Firstly, the foods are excellent. While some foods like pizza and sandwiches easily straddle the line between lunch and dinner, breakfast claims a group of foods all its own. Breakfast cereals, for one. Think of all the cereals which kids and adults alike have eaten over the years. Cocoa Puffs. Cap'n Crunch. Golden Grahams. Lucky Charms. (Why is it that Lucky Charms always has the same stupid "match-the-color-to-the-shape" contest on the back of the box? Do they really think we don't know this by now?)

And those are the sugar cereals alone. Lest we forget, the "healthy" cereals are a strong faction, boasting Grape-Nuts, Shredded Wheat, Mueslix, Nut n' Honey Crunch, and Cheerios in their ranks, amongst others. My cereal bowl runneth over. Any true connoisseur of breakfast foods would be remiss to overlook delicacies such as muffins, bagels, Cream o' Wheat, oatmeal, donuts, toast, pancakes, eggs, waffles, bacon, scrapple, orange juice, milk, Pop-Tarts, fruits shakes, and hash browns.

And the toppings from which the possessor of a discerning palate may choose! Ketchup, whipped cream, salt, pepper, butter, half and half, maple syrup, strawberry syrup, jelly, jam and marmalade.

Not only does breakfast boast a plethora of such comestibles, it is a treasure trove of nostalgic memories. I will always connect Grape-Nuts to a summer fling with a fellow Grape-Nuts enthusiast. I remember eating Pop-Tarts in my friend's basement in eighth grade as we watched TV and played Mario Bros. Cheerios with sliced bananas reminds me of times in my youth when my stomach, tossed by lengthy car journeys, couldn't handle anything less bland.

And whither the cereals of yesteryear? Moreso than the hula hoop or the pet rock, cereals are a fine meter for the faddish desires of American pop culture. Does anyone remember cereals such as Gremlins, Mr. T, C3POs, Nerds or even Smurfberry Crunch, which turned the milk a hideous purple color? Meanwhile, the old standbys of shredded wheat and Grape-Nuts stand proudly on the supermarket shelves as monuments to the persistent desire of a quick but healthy meal to start the day.

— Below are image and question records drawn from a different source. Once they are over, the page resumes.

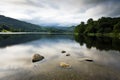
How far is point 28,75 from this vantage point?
63.9ft

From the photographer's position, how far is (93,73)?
823 inches

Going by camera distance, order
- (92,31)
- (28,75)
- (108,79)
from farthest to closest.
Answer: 1. (92,31)
2. (28,75)
3. (108,79)

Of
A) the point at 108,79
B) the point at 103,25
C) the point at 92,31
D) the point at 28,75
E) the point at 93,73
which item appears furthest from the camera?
the point at 92,31

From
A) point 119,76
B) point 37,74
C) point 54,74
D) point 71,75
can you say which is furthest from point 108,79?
point 37,74

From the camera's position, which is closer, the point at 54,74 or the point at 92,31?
the point at 54,74

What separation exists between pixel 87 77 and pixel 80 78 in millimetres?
1036

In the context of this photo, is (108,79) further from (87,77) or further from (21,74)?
(21,74)

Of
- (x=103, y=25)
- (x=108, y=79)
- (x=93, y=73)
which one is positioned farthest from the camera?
(x=103, y=25)

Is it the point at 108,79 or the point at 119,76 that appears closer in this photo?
the point at 108,79

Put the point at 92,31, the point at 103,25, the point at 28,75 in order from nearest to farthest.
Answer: the point at 28,75 < the point at 103,25 < the point at 92,31

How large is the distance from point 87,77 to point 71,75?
2.17m

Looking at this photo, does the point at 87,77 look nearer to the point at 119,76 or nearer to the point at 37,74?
the point at 119,76

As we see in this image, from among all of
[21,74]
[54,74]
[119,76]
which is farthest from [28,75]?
[119,76]

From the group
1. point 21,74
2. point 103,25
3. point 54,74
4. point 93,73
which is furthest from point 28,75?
point 103,25
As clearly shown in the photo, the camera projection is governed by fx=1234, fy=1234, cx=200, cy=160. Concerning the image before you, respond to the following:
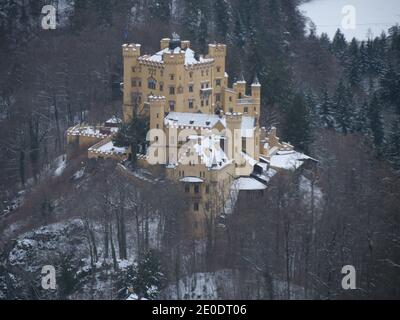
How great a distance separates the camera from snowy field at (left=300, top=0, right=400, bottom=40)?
116750 mm

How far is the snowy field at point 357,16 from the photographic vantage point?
117 metres

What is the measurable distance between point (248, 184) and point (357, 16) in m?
48.6

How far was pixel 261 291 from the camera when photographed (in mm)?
66438

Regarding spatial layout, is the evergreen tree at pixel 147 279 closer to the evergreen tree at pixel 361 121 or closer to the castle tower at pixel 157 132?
the castle tower at pixel 157 132

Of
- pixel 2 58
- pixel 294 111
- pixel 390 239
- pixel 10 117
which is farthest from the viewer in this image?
pixel 2 58

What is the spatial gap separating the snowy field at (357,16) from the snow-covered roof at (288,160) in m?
36.0

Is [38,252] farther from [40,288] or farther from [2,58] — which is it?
[2,58]

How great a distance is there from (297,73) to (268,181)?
92.9 ft

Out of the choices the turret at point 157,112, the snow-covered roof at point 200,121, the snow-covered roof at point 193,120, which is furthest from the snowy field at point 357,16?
the turret at point 157,112

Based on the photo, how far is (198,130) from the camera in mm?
76875

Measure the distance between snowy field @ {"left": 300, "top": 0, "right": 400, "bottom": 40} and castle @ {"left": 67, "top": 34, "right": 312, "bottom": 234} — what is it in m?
34.1

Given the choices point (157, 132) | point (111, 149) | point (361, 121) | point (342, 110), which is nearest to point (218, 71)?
point (157, 132)

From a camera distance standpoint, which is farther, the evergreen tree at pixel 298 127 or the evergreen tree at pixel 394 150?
the evergreen tree at pixel 298 127
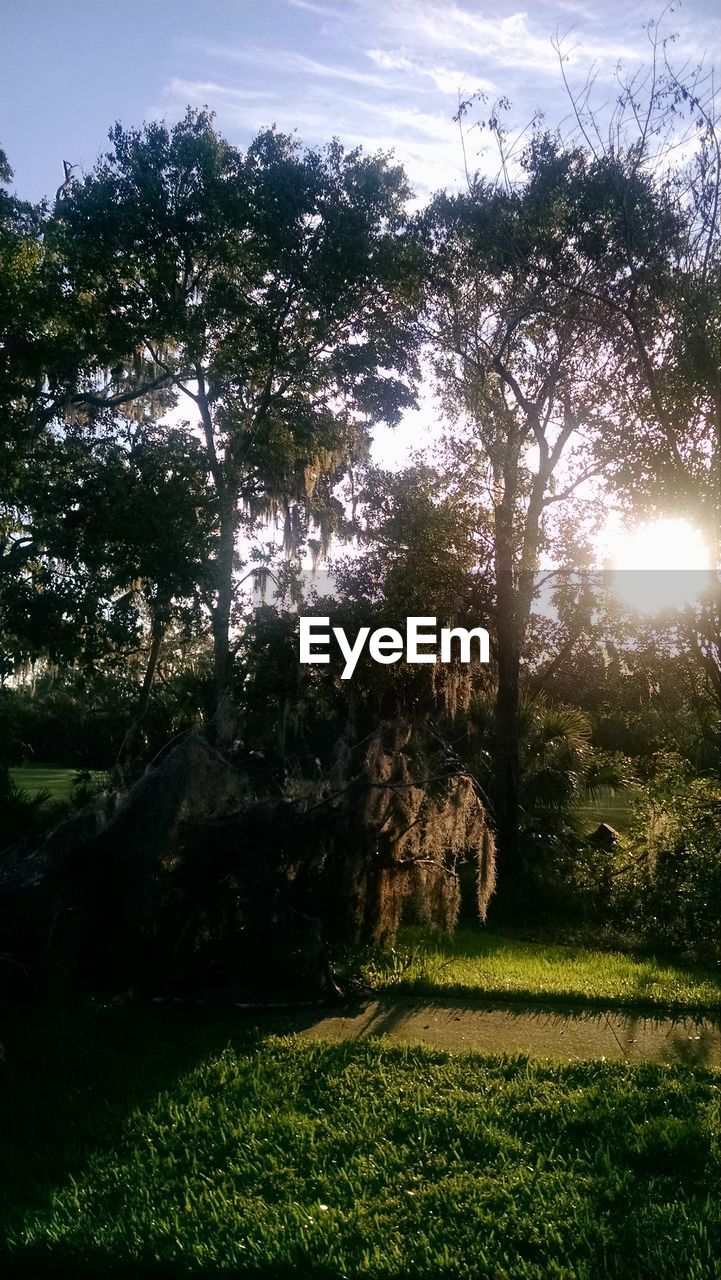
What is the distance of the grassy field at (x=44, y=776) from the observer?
90.0ft

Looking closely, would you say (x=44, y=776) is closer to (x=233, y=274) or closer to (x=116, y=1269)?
(x=233, y=274)

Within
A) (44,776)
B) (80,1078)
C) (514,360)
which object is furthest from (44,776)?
(80,1078)

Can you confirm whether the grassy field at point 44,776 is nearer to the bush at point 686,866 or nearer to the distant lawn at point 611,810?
the distant lawn at point 611,810

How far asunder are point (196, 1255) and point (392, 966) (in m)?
4.81

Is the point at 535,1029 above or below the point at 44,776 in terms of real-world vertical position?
below

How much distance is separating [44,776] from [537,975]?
92.6 feet

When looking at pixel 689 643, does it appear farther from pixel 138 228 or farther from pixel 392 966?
pixel 138 228

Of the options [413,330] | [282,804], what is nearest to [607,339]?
[413,330]

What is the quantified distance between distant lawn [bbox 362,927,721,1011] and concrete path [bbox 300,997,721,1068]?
0.22 m

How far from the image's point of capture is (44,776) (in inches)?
1357

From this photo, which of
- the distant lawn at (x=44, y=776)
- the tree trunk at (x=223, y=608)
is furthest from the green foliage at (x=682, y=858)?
the distant lawn at (x=44, y=776)

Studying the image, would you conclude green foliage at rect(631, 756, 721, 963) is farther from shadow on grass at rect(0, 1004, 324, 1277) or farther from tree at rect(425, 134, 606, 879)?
shadow on grass at rect(0, 1004, 324, 1277)

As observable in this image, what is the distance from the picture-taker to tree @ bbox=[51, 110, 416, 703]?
17516 millimetres

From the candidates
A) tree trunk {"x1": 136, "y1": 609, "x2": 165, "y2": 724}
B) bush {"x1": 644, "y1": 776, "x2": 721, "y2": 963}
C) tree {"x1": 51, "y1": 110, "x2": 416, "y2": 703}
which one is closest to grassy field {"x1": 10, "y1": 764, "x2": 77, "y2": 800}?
tree trunk {"x1": 136, "y1": 609, "x2": 165, "y2": 724}
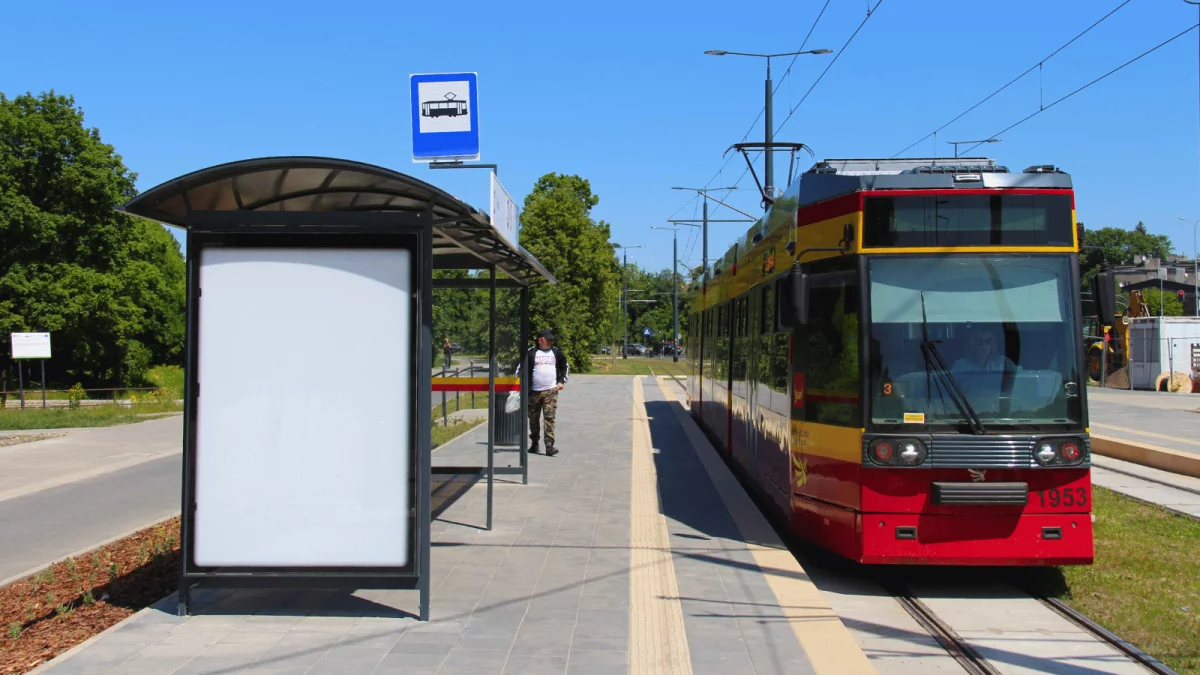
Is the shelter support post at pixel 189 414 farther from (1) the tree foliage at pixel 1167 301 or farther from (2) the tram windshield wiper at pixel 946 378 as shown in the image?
(1) the tree foliage at pixel 1167 301

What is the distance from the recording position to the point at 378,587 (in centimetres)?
633

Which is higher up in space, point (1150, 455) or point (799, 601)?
point (1150, 455)

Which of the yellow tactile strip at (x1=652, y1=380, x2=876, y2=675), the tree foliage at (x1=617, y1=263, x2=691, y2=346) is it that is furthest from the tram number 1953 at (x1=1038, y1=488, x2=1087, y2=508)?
the tree foliage at (x1=617, y1=263, x2=691, y2=346)

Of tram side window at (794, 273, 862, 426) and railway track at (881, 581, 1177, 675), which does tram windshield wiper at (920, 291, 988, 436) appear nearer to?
tram side window at (794, 273, 862, 426)

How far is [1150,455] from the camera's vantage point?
630 inches

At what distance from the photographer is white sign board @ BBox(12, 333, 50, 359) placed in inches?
1277

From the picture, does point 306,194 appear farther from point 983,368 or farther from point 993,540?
point 993,540

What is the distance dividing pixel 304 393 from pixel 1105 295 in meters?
5.53

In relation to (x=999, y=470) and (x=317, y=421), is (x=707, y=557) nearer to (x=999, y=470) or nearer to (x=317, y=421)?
(x=999, y=470)

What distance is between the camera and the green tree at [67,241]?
4769 centimetres

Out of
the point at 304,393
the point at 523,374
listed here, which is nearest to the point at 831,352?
the point at 304,393

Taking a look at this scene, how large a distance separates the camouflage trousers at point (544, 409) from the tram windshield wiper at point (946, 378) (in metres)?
7.78

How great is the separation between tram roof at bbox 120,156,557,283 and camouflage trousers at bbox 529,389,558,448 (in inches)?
282

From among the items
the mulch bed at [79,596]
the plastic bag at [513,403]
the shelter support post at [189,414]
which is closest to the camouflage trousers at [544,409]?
the plastic bag at [513,403]
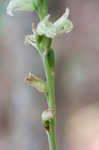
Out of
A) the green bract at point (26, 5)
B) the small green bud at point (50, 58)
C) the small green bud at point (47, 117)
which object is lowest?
the small green bud at point (47, 117)

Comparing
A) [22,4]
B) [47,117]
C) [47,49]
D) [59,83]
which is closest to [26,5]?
[22,4]

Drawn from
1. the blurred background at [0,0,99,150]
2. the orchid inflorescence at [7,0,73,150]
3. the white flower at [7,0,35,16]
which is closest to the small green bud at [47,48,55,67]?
the orchid inflorescence at [7,0,73,150]

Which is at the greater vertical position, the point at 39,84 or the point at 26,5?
the point at 26,5

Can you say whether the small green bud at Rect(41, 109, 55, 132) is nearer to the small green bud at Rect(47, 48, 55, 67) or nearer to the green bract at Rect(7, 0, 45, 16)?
the small green bud at Rect(47, 48, 55, 67)

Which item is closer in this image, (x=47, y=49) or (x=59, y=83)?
(x=47, y=49)

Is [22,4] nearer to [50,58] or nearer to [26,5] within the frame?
[26,5]

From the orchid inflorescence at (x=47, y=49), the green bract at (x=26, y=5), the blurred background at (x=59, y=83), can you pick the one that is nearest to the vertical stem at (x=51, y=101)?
the orchid inflorescence at (x=47, y=49)

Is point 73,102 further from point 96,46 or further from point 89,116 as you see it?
point 96,46

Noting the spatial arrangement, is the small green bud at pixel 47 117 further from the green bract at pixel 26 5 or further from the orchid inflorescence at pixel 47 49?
the green bract at pixel 26 5

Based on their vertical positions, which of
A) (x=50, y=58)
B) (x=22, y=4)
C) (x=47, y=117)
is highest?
(x=22, y=4)
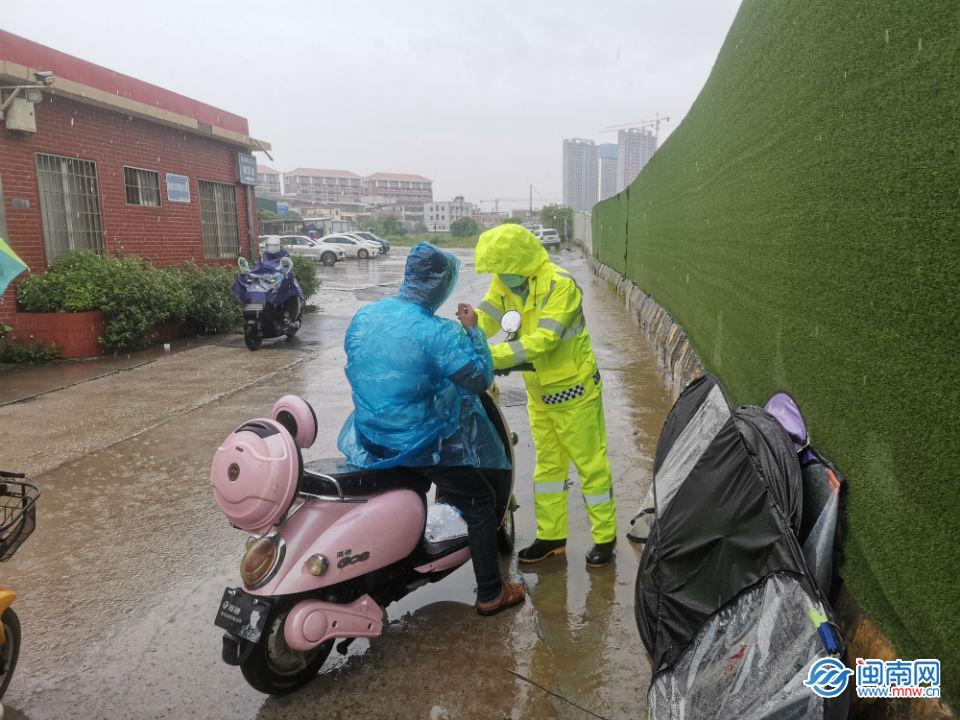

Last but not least, to eat a full breakfast is to show that, in a culture which increasingly leans towards a chaos of hurrying and bustling, you are not afraid to kick back and take the time to enjoy the pleasure of leisure. To take the time to eat a breakfast which transcends the usual bowl of hastily gobbled cereal over the funny pages is to indulge in a subtle defiance of this capitalistic, soul-sucking societal trend. A breakfast replete with cloth napkins, fine silverware and meticulous attention to culinary details is a big "Fuck you" to the workplace. The bourgeois pig may one day become the bacon on the breakfast table if we were all to gleefully embrace breakfast as it deserves to be embraced. Workers of the world have a pancake!